2. Discuss the two scatterplots individually. Does there appear to be a linear relationship between the variables? Is the relationship weak/moderate/strong? Based on the scatterplots, does either explanatory variable appear to be a better predictor of height? Explain your reasoning. Answers may vary here.
   Shoe lenght and Height have a weak linear relationship.
   It lookks like like there is no relationship at all for Pulse rate and Height.
   If we really had to choose between the two Shoe lenght would be a better predictor of height, but If we were using other variables I don’t any of the two would be a good predictor because the relationships are not strong enough.

Question 6 – Calculate correlation coefficients

1. Calculate the correlation coefficients for each pair of variables in #5. Use the argument use = "pairwise.complete.obs" in your call to the cor() function to deal with the missing values.
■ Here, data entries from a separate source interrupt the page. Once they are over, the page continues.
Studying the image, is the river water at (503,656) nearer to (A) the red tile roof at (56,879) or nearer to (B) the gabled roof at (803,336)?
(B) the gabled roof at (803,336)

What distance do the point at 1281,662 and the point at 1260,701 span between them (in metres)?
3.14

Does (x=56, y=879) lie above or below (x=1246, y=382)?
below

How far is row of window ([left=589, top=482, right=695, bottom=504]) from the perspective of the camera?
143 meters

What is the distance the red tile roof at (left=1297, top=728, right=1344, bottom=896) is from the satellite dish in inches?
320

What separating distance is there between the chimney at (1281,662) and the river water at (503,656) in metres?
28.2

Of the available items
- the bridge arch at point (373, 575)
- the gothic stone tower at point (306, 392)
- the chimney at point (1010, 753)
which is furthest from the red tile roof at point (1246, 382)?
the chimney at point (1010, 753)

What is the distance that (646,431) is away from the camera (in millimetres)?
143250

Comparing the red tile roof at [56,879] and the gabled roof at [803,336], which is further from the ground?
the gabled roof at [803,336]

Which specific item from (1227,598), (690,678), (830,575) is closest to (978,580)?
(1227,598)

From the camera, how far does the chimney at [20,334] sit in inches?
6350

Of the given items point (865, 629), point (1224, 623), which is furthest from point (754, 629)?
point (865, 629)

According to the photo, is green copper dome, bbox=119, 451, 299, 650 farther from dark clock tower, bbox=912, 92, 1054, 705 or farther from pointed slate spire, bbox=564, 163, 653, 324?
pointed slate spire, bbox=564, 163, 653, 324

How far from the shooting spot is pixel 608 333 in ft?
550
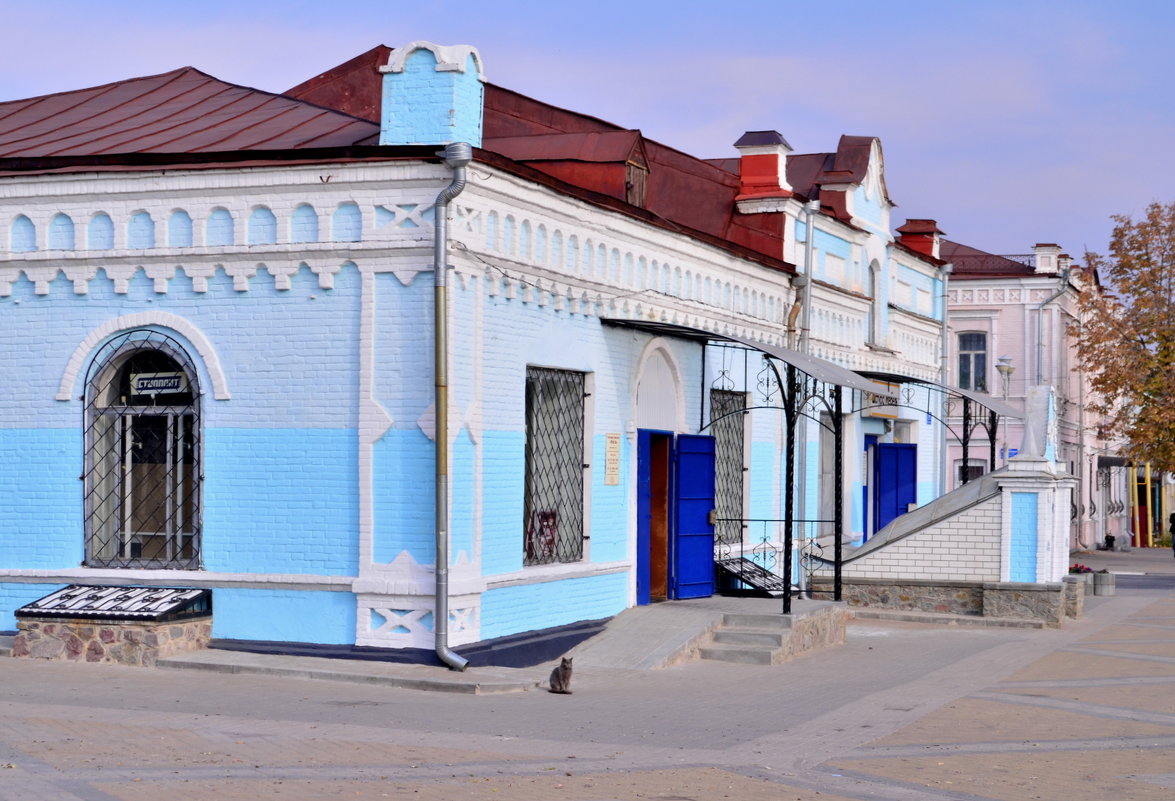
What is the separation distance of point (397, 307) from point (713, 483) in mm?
5876

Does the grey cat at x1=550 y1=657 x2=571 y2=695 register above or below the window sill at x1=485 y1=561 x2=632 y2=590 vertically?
below

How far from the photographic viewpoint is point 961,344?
141 feet

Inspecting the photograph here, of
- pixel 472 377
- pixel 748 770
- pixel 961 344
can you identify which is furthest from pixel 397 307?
pixel 961 344

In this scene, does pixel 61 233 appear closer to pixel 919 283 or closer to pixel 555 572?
pixel 555 572

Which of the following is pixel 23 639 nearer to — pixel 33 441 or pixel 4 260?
pixel 33 441

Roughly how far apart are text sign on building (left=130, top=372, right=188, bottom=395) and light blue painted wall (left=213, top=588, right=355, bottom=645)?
1856mm

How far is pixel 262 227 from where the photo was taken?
1347cm

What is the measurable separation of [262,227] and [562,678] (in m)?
4.57

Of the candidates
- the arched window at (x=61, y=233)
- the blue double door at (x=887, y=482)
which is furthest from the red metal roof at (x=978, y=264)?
the arched window at (x=61, y=233)

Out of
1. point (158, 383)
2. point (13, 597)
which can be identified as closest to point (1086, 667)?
point (158, 383)

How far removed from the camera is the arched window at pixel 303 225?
43.8 ft

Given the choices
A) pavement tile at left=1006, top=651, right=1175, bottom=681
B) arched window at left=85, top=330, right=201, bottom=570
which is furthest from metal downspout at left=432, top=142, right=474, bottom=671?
pavement tile at left=1006, top=651, right=1175, bottom=681

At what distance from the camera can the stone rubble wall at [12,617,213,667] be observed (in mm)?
12992

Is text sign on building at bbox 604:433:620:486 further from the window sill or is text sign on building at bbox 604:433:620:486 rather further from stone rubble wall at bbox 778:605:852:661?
stone rubble wall at bbox 778:605:852:661
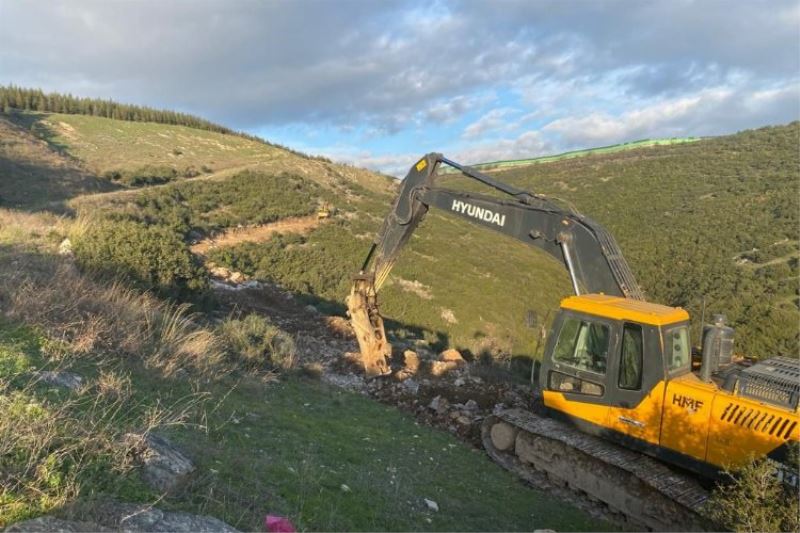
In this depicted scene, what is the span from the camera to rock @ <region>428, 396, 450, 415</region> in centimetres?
1015

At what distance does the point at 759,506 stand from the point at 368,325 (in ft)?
26.1

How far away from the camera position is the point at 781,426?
558 centimetres

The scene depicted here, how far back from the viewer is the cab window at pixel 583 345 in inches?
289

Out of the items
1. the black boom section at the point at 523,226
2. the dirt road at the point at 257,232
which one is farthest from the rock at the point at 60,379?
the dirt road at the point at 257,232

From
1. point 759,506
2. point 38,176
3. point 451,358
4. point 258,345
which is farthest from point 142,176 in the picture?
point 759,506

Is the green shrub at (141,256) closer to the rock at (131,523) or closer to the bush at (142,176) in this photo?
the rock at (131,523)

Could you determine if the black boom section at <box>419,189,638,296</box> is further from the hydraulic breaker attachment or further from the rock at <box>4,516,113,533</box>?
the rock at <box>4,516,113,533</box>

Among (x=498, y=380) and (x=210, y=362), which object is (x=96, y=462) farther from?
(x=498, y=380)

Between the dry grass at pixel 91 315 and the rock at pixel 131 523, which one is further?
the dry grass at pixel 91 315

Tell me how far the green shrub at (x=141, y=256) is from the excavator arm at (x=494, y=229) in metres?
4.38

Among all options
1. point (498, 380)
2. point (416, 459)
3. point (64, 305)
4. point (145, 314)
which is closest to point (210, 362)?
point (145, 314)

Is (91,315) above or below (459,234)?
below

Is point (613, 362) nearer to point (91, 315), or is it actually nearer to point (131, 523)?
point (131, 523)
# correlation of shoe lenght and height
cor(nscc_student_data$ShoeLength, nscc_student_data$Height, use = "pairwise.complete.obs")

## [1] 0.2695881

# correlation of Pulse rate and height
cor(nscc_student_data$PulseRate, nscc_student_data$Height, use = "pairwise.complete.obs")

## [1] 0.2028639

2. Strictly based on the correlation coefficients, which explanatory variable is the better predictor of height?
   Shoe lenght would be a better predictor of height.

Question 7 – Creating and using a regression equation

1. Create a linear model for height as the response variable with shoe length as a predictor variable.

# Linear model
(lm2 <- lm(Height ~ ShoeLength, data = nscc_student_data))

## 
## Call:
## lm(formula = Height ~ ShoeLength, data = nscc_student_data)
## 
## Coefficients:
## (Intercept)   ShoeLength  
##      60.365        0.566

The equation is:
y = 60.365 + 0.566x

2. Use that model to predict the height of someone who has a 10" shoelength

# Height of someone with 10" shoe lenght
60.365 + 0.566 * 10

## [1] 66.025

The height would be 66.025 inches.

3. Do you think that prediction is an accurate one? Explain why or why not.
   Yes it is accurate. The answer seems pretty close to the points in the scatterplot.

Question 8 – Poor Models

a.) You hopefully found that these were both poor models. Which pair of variables would you have expected to have a poor/no relationship before your analysis?
Height and pulse rate.

b.) Perhaps you expected the other pair of variables to have a stronger relationship than it did. Can you come up with any reasoning for why the relationship did not turn out to be very strong?
Usuallly when we make that assumption is based on people around us. I don’t know if the nscc student data was randomly selected but we have a more people at once to analyze it. So there are many possibilities.